[Lines of data]
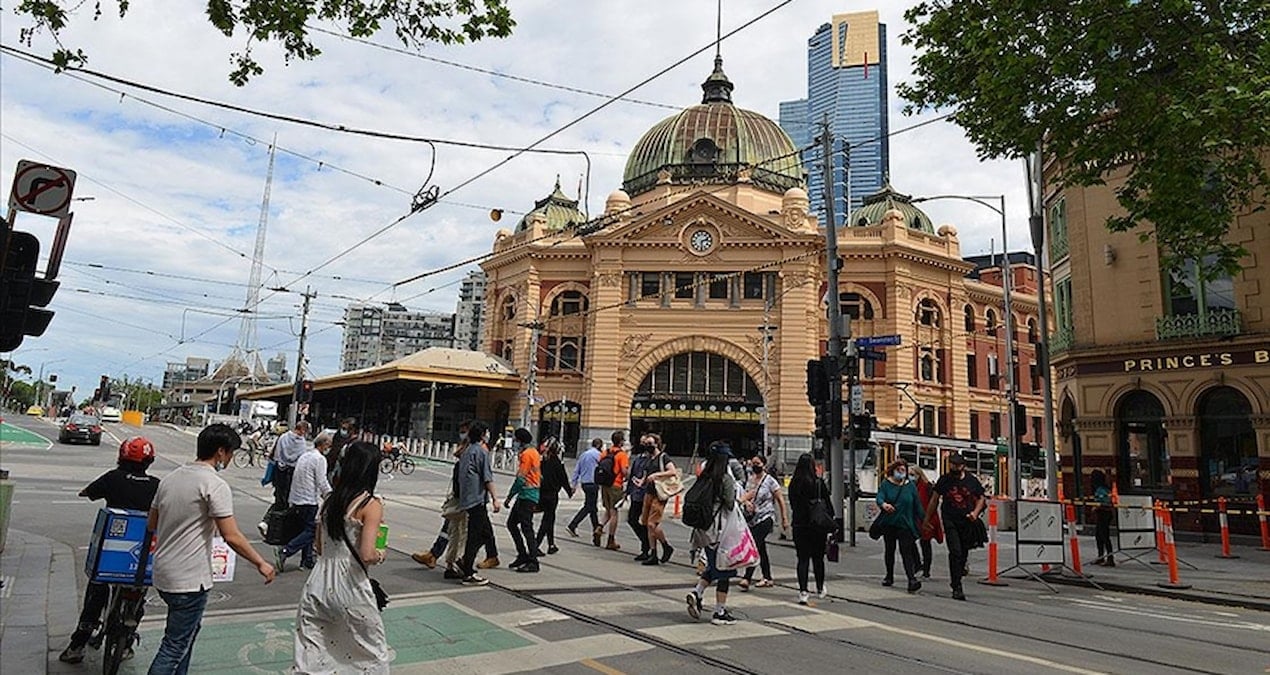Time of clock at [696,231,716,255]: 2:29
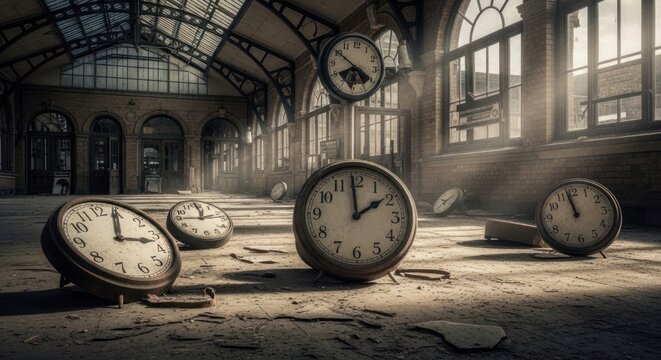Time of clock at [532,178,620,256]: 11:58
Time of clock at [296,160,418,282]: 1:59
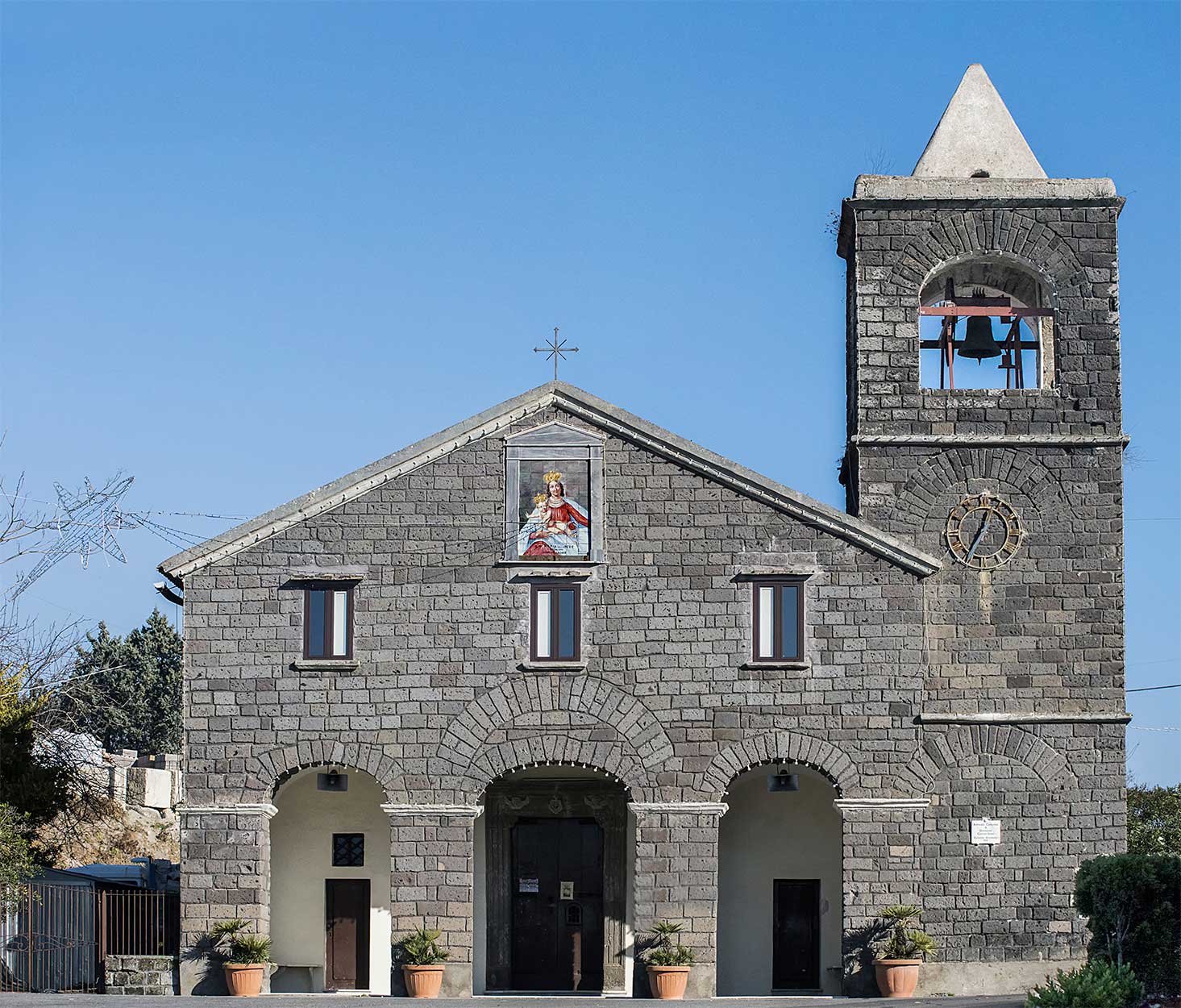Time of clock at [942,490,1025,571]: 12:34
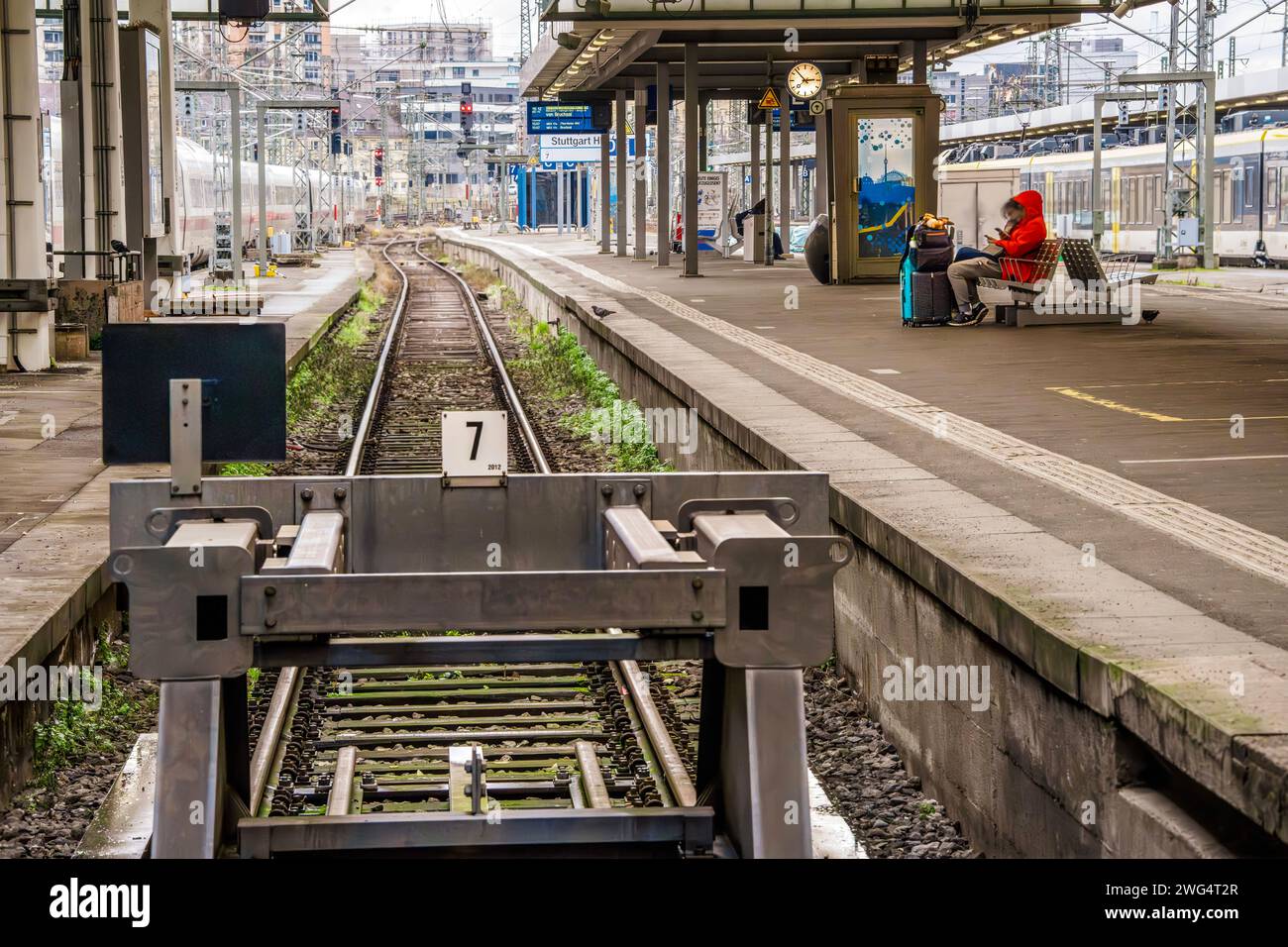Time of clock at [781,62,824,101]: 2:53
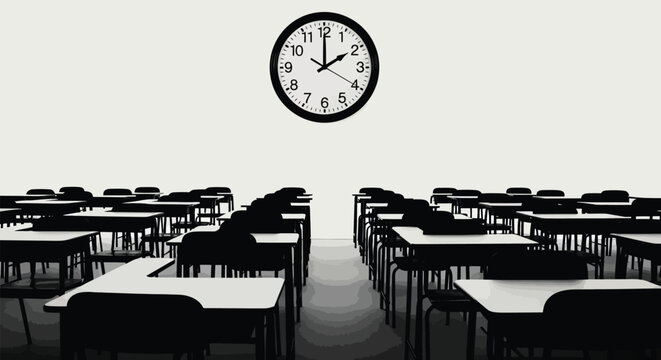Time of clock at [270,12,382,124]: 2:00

[Challenge]
Switch "clock" to "watch" everywhere in the records above, change nothing else, and leave the pictures out of your answer.

[Solution for this problem]
Time of watch at [696,231,716,255]: 2:29
Time of watch at [532,178,620,256]: 11:58
Time of watch at [296,160,418,282]: 1:59
Time of watch at [942,490,1025,571]: 12:34
Time of watch at [781,62,824,101]: 2:53
Time of watch at [270,12,382,124]: 2:00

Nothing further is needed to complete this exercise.